Why Not Just Blog?

Wednesday, September 16, 2009

3-Day Novel Contest and me

Just over a week ago, I participated in the 3-Day Novel Contest. This contest is very appropriately named, as it requires its contestants to write a novel in three days, over the Labor Day weekend.

Perhaps "novel" isn't the right word. They state that the average entry is 100 double-spaced pages. My 92 page entry clocked in at just over 24,000 words; a far cry from novel length these days, maybe even insatisfactory for a novella. But, forgetting for a minute the juxtaposition of people reading less, and books getting longer and less approachable, I am still very proud of my entry into this contest and consider its length sufficient. After all, it's not how big it is, but how you use it that matters.

The whole thing started, for me, just after the stroke of midnight and I wrote until about 4am. "Wrote" meaning that I redid the first three pages six times, mostly coming out the same, and hitting myself for it being shitty, until I finally went to sleep.

The theme of knowing what I was writing was shitty would continue through the whole process. To this minute, I still consider the whole thing to be a disaster as far as readability, character development, and plot are concerned. This concerns me, as I usually consider my stories to be the best thing since sliced bread, and they often turn out pretty alright.

Time did a funny thing while I was writing. Time just seemed to disappear. I would look up after finishing an almost-page-long scene and an entire hour had passed.
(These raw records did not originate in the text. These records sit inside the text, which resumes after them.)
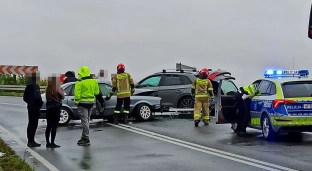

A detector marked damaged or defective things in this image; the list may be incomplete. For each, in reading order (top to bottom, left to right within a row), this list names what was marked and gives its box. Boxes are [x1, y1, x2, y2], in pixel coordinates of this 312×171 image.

damaged vehicle [39, 78, 161, 125]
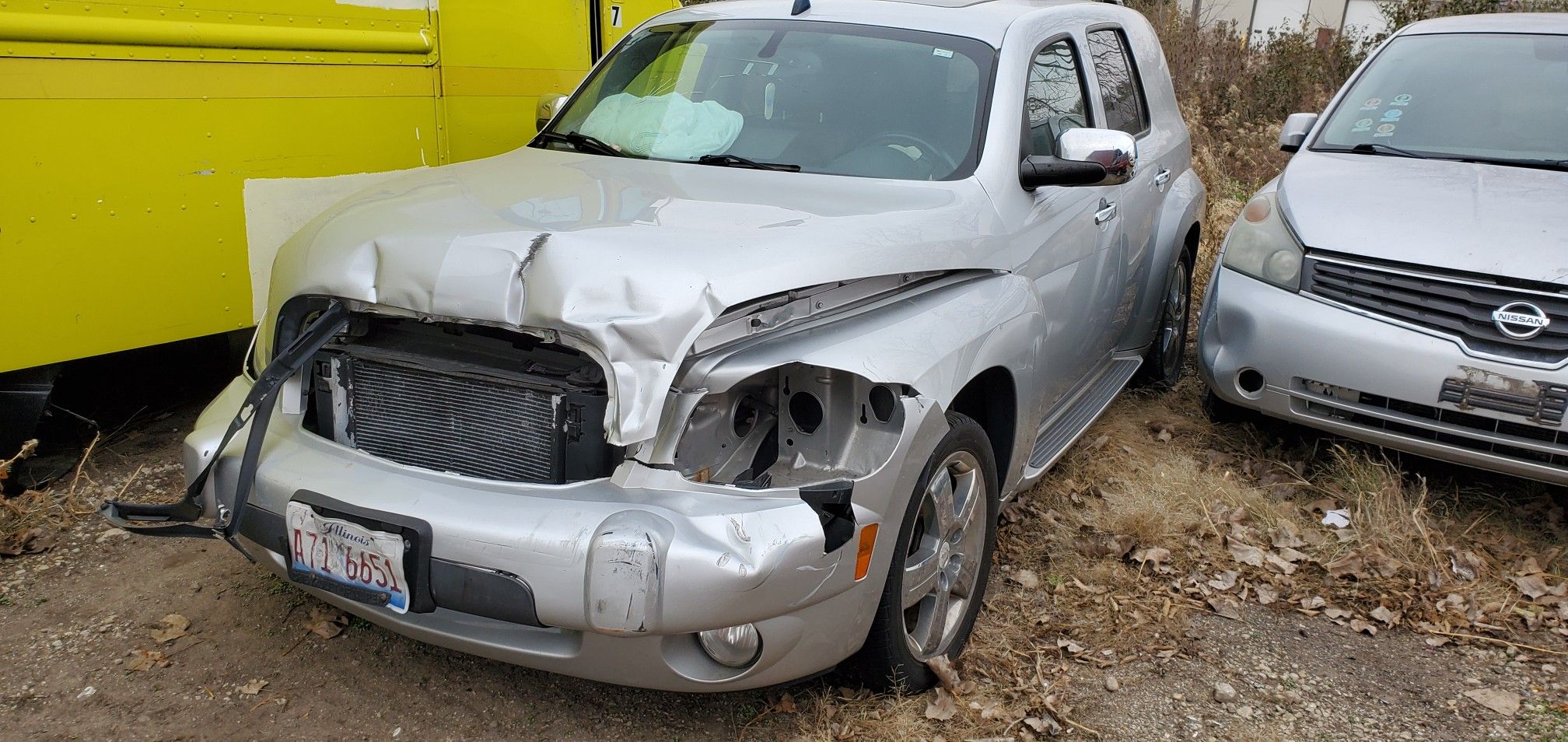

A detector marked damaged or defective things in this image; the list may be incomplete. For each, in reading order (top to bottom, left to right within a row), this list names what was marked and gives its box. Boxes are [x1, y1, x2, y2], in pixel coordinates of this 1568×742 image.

missing headlight area [296, 313, 621, 483]
crumpled hood [269, 147, 1010, 442]
damaged silver car [110, 0, 1204, 690]
missing headlight area [674, 362, 909, 489]
damaged silver car [1198, 16, 1568, 486]
crumpled hood [1279, 150, 1568, 284]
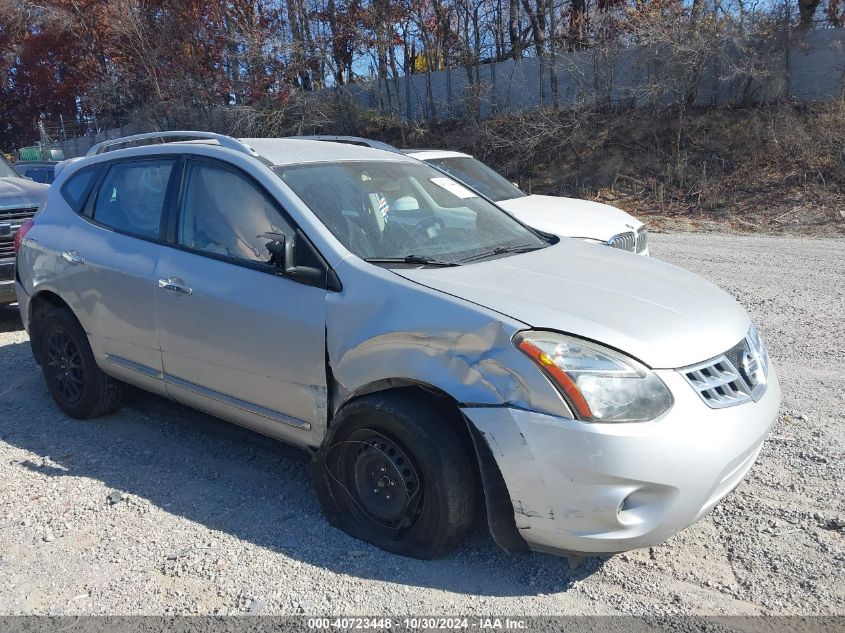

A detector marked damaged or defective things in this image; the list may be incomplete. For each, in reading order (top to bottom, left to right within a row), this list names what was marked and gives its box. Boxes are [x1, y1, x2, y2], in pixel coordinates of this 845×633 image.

damaged front bumper [462, 366, 780, 552]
It did not feel as though an hour had passed, it felt more like ten minutes had, but I trusted my clock enough to believe that, in fact, an hour had passed. It was as though I had entered a separate place in time, aging at one-sixth the normal rate.

Hunger operated along those same lines. Over the entire weekend, I ate two plates of nachos, a can of salt and vinegar Pringles, and a beef stick. I drank almost constantly, whether it be water, coke, or grapefruit juice.

And that's it. Not half as elegant as I wanted to describe the process, but whatever. More to come when I feel comfortable letting folks read it.

Thursday, August 27, 2009

They still call him "The Elephant"

"See that?" General Maximillion Johanasson asked.

His troops replied with a unanimously, and hearty, "Sir, yes, sir!"

"Know what it is?" was the follow-up question.

A less hearty, "Sir, no, sir."

The general did not smile and began pacing, "That, my boys, is a live satellite image of the most fortified bunker in the entire world. It's got fences made of linked razor wire topped with barbed wire; triple thick doublesteel walls; a camera grid with redundant coverage of every area within a quarter mile; automated defense turrets with machineguns powerful enough to blow a sunroof in a tank."

Now the general smiled, but it was clearly an ironic smile, "And boys, we need to get inside."

Just then the image of the bunker on the satellite exploded. The troops at the base were in an obvious panic and they fled wildly. The troops watching this began cheering, thankful they didn't have to go in there.

One impetuous young lad asked his general, who now carried a mad grin, "Sir, how did this happen?"

"Just watch the image carefully boys, you'll see him any—ah ha! There!" He pointed to a giant silhouette the size of a car lumbering through the smoke and fire.

The impetuous soldier asked another question, "Uhh, but, sir, who, or what, was that?"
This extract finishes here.